Several criticisms were advanced on the teleconference by Damien Geradin, a Howrey attorney in Brussels who represented Qualcomm in a four-year commission investigation of allegations of abusing standards-setting. Strongly supporting the draft on the panel was Maurits Dolmans, a Cleary Gottlieb lawyer in Brussels, who has brought competition complaints against Qualcomm, Microsoft and others under European law. “I agree with almost everything in the guidelines,” which “strike a very careful and thoughtful balance,” he said.

The new guidelines would replace ones adopted in 2001 and expiring Dec. 31, speakers said. The new ones have been in the works since 2008, Hellstrom said. They reflect the commission’s work in cases involving Qualcomm, Rambus and other technology companies, said moderator Richard Wolfram, a New York antitrust lawyer. The changes don’t represent “a radical shift in policy,” Hellstrom said.

The guidelines aim to improve handling of the delicate problem under competition law of industry standard-setting in technology, speakers said. They said standards can greatly benefit innovation and market contention. But standards also can promote anti-competitive collusion, and domination by companies that discriminate among licensees or exploit patents that haven’t been disclosed adequately or early enough.

The conditions that the draft guidelines would set to qualify for the safe harbor are openness of standards-setting work to all those that want to take part; disclosure in the process of all material information including about patents; and fair, reasonable and nondiscriminatory licensing terms, Hellstrom said.

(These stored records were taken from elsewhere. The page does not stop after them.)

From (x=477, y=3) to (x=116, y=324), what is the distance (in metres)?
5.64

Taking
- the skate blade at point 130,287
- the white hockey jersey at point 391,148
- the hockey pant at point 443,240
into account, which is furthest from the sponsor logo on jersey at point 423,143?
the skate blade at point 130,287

The central point of the argument was whether the draft safe-harbor conditions, though framed as a protection from competition-law liability, would in practice serve as prescriptions that would be too rigid. Hellstrom and Dolmans emphasized that the safe harbor will be optional and that European law gives standards bodies and companies other grounds to avoid liability. It’s not “the role of the competition authority to prescribe the specific rules that a standards body must adopt,” Hellstrom said. “There is no one-size-fits-all. … We don’t want to kill the goose that lays the golden egg."

The safe harbor will add a layer of legal protection for standards bodies and companies, Hellstrom said. “It’s difficult for me to see how that would worsen the situation for companies” and “be seen as negative."

But Geradin said the conditions would be de facto requirements. Cautious standard-setting bodies will feel obliged to adhere to the conditions, because the guidelines don’t discuss the other legal outs. The patent-disclosure language should be tightened, he said. The licensing condition “may amount to compulsory licensing, which is actually troubling,” Geradin said. The draft’s flaws could threaten innovation, he said. Hellstrom said the final version of the guidelines probably will add a discussion of the other grounds for avoiding liability.

Another point of criticism in the consultation comments concerned the clarity and strictness of requirements for companies in standards-setting activity to disclose their patent interests, Hellstrom said. “Of course, one could make clearer” what the “good faith, best-efforts disclosure” contemplated in the draft guidelines requires, he acknowledged.